:: PROVIDED DATA
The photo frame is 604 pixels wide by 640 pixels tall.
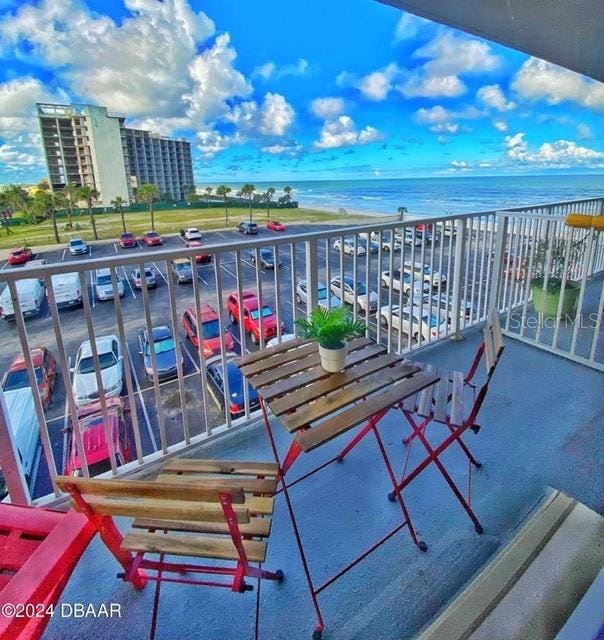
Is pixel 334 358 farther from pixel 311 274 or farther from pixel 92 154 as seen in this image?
pixel 92 154

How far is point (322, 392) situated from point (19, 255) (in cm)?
1556

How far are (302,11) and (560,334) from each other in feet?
133

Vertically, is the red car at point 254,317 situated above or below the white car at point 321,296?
below

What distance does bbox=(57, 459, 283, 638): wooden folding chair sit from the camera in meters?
0.80

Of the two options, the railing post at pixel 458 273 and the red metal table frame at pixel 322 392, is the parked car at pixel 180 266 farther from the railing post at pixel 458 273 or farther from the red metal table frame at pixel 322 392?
the railing post at pixel 458 273

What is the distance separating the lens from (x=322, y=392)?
1288mm

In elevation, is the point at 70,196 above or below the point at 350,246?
above

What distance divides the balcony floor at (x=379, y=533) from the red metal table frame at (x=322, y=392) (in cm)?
6

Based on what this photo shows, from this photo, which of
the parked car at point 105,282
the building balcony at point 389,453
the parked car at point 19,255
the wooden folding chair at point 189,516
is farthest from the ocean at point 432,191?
the wooden folding chair at point 189,516

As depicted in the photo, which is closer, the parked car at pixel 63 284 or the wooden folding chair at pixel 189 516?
the wooden folding chair at pixel 189 516

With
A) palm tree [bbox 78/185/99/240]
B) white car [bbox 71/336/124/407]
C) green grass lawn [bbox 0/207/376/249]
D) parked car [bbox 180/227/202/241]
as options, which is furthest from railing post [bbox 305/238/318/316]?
palm tree [bbox 78/185/99/240]

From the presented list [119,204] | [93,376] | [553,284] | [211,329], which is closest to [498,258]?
[553,284]

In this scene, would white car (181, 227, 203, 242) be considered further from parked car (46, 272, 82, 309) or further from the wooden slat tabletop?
the wooden slat tabletop

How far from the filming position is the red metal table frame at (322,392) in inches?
45.9
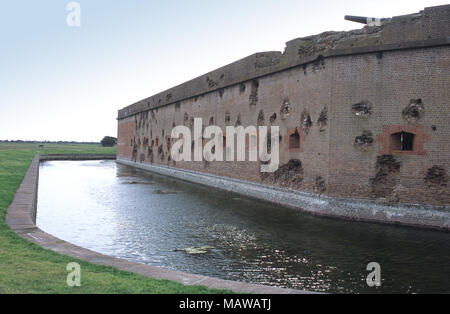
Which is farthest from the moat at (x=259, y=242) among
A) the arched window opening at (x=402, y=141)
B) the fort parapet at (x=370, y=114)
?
the arched window opening at (x=402, y=141)

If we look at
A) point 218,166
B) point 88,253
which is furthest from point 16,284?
point 218,166

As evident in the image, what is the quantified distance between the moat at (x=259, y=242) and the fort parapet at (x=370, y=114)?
1123mm

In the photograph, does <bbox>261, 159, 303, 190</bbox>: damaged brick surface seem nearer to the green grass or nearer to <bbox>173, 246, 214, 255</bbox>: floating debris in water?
<bbox>173, 246, 214, 255</bbox>: floating debris in water

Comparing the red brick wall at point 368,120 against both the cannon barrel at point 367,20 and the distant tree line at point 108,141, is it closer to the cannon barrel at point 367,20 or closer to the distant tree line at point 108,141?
the cannon barrel at point 367,20

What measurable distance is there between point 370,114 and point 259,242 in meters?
4.87

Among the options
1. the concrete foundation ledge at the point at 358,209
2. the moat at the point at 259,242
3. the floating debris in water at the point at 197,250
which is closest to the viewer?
the moat at the point at 259,242

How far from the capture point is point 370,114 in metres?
9.99

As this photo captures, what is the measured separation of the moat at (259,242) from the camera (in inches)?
215

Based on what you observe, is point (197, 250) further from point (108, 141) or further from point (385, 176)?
point (108, 141)

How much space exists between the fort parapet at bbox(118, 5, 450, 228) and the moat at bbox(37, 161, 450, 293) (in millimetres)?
1123

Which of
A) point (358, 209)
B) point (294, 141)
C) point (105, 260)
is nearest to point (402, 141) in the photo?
point (358, 209)

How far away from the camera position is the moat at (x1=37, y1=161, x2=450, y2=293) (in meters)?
5.45
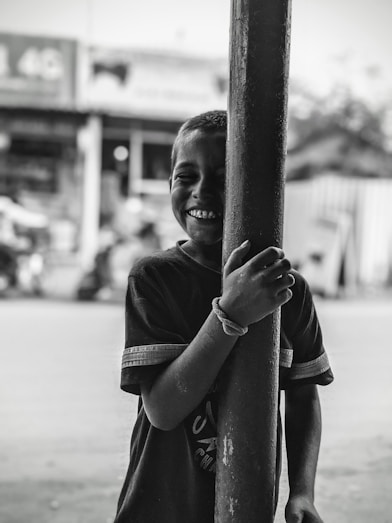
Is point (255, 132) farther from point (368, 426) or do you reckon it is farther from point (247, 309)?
point (368, 426)

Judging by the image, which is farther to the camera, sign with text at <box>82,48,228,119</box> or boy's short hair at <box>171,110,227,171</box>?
sign with text at <box>82,48,228,119</box>

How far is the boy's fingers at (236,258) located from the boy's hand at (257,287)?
0.02 m

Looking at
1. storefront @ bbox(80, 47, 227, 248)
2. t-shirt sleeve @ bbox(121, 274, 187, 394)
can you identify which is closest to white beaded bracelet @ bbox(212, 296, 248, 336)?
t-shirt sleeve @ bbox(121, 274, 187, 394)

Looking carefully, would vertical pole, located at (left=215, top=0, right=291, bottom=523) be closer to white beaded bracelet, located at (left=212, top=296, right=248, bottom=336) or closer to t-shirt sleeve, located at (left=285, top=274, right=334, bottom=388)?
white beaded bracelet, located at (left=212, top=296, right=248, bottom=336)

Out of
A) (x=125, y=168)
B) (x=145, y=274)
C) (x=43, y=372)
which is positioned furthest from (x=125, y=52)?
(x=145, y=274)

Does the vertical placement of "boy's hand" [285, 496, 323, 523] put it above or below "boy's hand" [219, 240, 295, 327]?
below

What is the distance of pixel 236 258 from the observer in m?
1.14

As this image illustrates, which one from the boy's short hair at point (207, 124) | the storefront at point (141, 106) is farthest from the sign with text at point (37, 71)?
the boy's short hair at point (207, 124)

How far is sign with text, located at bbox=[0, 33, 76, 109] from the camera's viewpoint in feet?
36.7

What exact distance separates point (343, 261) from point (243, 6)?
35.5ft

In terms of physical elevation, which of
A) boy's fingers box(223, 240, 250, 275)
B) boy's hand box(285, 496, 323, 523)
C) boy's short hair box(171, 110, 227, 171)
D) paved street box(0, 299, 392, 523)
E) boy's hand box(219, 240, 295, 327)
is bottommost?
paved street box(0, 299, 392, 523)

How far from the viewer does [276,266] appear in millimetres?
1091

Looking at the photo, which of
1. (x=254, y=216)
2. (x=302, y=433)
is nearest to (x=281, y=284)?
(x=254, y=216)

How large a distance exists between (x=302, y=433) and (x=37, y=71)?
36.0ft
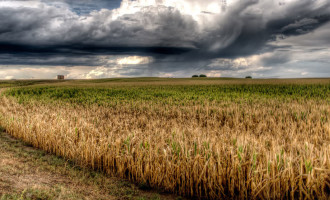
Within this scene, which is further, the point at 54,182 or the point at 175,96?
the point at 175,96

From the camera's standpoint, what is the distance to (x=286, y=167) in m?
4.74

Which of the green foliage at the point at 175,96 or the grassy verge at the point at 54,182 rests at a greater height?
the green foliage at the point at 175,96

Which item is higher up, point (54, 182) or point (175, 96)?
point (175, 96)

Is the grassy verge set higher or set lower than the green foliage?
::::
WHAT YOU NEED TO DO: Repeat all of the lines above word for word, leaving out the pictures.

ANSWER TO THE EXERCISE:
The photo frame is 604 pixels wide by 640 pixels tall.
Is pixel 334 358 farther from pixel 311 274 or farther from pixel 92 154 as seen in this image?
pixel 92 154

How far is point (322, 392) situated from point (19, 255) (in cm)?
1556

How far are (302,11) and (560,334) from each other in feet?
133

Vertically, is the red car at point 254,317 situated above or below the white car at point 321,296?
below

What distance does bbox=(57, 459, 283, 638): wooden folding chair sit from the camera in meters?
0.80

Of the two options, the railing post at pixel 458 273 and the red metal table frame at pixel 322 392, is the parked car at pixel 180 266 farther from the railing post at pixel 458 273 or farther from the red metal table frame at pixel 322 392?
the railing post at pixel 458 273

What is the distance separating the lens from (x=322, y=392)?
1288mm

In elevation, is the point at 70,196 above or below the point at 350,246?
above

What distance divides the balcony floor at (x=379, y=533) from the red metal table frame at (x=322, y=392) (in cm)?
6

Based on what this photo shows, from this photo, which of
the parked car at point 105,282
the building balcony at point 389,453
the parked car at point 19,255
the wooden folding chair at point 189,516
is farthest from the ocean at point 432,191?
the wooden folding chair at point 189,516

As depicted in the photo, which is closer, the parked car at pixel 63 284 or the wooden folding chair at pixel 189 516?
the wooden folding chair at pixel 189 516

With
A) palm tree [bbox 78/185/99/240]
B) white car [bbox 71/336/124/407]
C) green grass lawn [bbox 0/207/376/249]
D) parked car [bbox 180/227/202/241]
as options, which is furthest from railing post [bbox 305/238/318/316]?
palm tree [bbox 78/185/99/240]

From the presented list [119,204] | [93,376] | [553,284] | [211,329], which is closest to [498,258]?
[553,284]

In this scene, would white car (181, 227, 203, 242) be considered further from parked car (46, 272, 82, 309) or further from the wooden slat tabletop?
the wooden slat tabletop

How far from the filming position is the red metal table frame at (322,392) in inches?
45.9
Which is farthest from the moat at (x=259, y=242) among
A) the arched window opening at (x=402, y=141)
B) the fort parapet at (x=370, y=114)
?
the arched window opening at (x=402, y=141)

If we look at
A) point 218,166
B) point 88,253
which is furthest from point 16,284?
point 218,166

As evident in the image, what is the quantified distance between the moat at (x=259, y=242) and the fort parapet at (x=370, y=114)?
1123mm

In the photograph, does <bbox>261, 159, 303, 190</bbox>: damaged brick surface seem nearer to the green grass or nearer to <bbox>173, 246, 214, 255</bbox>: floating debris in water?
<bbox>173, 246, 214, 255</bbox>: floating debris in water

Comparing the red brick wall at point 368,120 against both the cannon barrel at point 367,20 and the distant tree line at point 108,141, is it closer to the cannon barrel at point 367,20 or closer to the distant tree line at point 108,141?
the cannon barrel at point 367,20

What measurable distance is there between point 370,114 and point 259,242 in meters?
4.87

Among the options
1. the concrete foundation ledge at the point at 358,209
2. the moat at the point at 259,242
3. the floating debris in water at the point at 197,250
which is closest to the viewer?
the moat at the point at 259,242

How far from the capture point is point 370,114 in metres?
9.99

As this photo captures, what is the measured separation of the moat at (259,242) from the camera (in inches)?
215

Based on what you observe, is point (197, 250) further from point (108, 141) or further from point (385, 176)?
point (108, 141)

How much space exists between the fort parapet at bbox(118, 5, 450, 228) and the moat at bbox(37, 161, 450, 293) (in millimetres)?
1123

Which of
A) point (358, 209)
B) point (294, 141)
C) point (105, 260)
is nearest to point (402, 141) in the photo?
point (358, 209)

How far away from the camera position is the moat at (x1=37, y1=161, x2=450, y2=293) (in meters)?
5.45
Is point (255, 132) farther from point (368, 426) or do you reckon it is farther from point (247, 309)?
point (368, 426)

Judging by the image, which is farther to the camera, sign with text at <box>82,48,228,119</box> or boy's short hair at <box>171,110,227,171</box>?
sign with text at <box>82,48,228,119</box>

How far is the boy's fingers at (236,258) located from the boy's hand at (257,287)?
0.02 m

Looking at
1. storefront @ bbox(80, 47, 227, 248)
2. t-shirt sleeve @ bbox(121, 274, 187, 394)
can you identify which is closest to white beaded bracelet @ bbox(212, 296, 248, 336)?
t-shirt sleeve @ bbox(121, 274, 187, 394)

Looking carefully, would vertical pole, located at (left=215, top=0, right=291, bottom=523) be closer to white beaded bracelet, located at (left=212, top=296, right=248, bottom=336) or closer to t-shirt sleeve, located at (left=285, top=274, right=334, bottom=388)?
white beaded bracelet, located at (left=212, top=296, right=248, bottom=336)

Out of
A) (x=125, y=168)
B) (x=145, y=274)
C) (x=43, y=372)
which is positioned furthest from (x=125, y=52)?
(x=145, y=274)

Does the vertical placement of "boy's hand" [285, 496, 323, 523] put it above or below "boy's hand" [219, 240, 295, 327]?
below

What is the distance of pixel 236 258 from the observer in m?
1.14

As this image illustrates, which one from the boy's short hair at point (207, 124) | the storefront at point (141, 106) is farthest from the sign with text at point (37, 71)?
the boy's short hair at point (207, 124)

How far is sign with text, located at bbox=[0, 33, 76, 109] from the camera's viewpoint in feet?
36.7

What exact distance separates point (343, 261) from point (243, 6)?
35.5ft

In terms of physical elevation, which of
A) boy's fingers box(223, 240, 250, 275)
B) boy's hand box(285, 496, 323, 523)
C) boy's short hair box(171, 110, 227, 171)
D) paved street box(0, 299, 392, 523)
E) boy's hand box(219, 240, 295, 327)
is bottommost?
paved street box(0, 299, 392, 523)

How far from the viewer does [276,266] appear in millimetres?
1091

Looking at the photo, which of
1. (x=254, y=216)
2. (x=302, y=433)
is nearest to (x=281, y=284)?
(x=254, y=216)

How large a distance exists between (x=302, y=433) and (x=37, y=71)?
36.0ft
Within this scene, which is further, the point at 54,182 or the point at 175,96?
the point at 175,96

From the camera's standpoint, what is the distance to (x=286, y=167) in m?
4.74

Which of the green foliage at the point at 175,96 or the grassy verge at the point at 54,182 rests at a greater height?
the green foliage at the point at 175,96

Which item is higher up, point (54, 182) or point (175, 96)?
point (175, 96)

Is the grassy verge set higher or set lower than the green foliage?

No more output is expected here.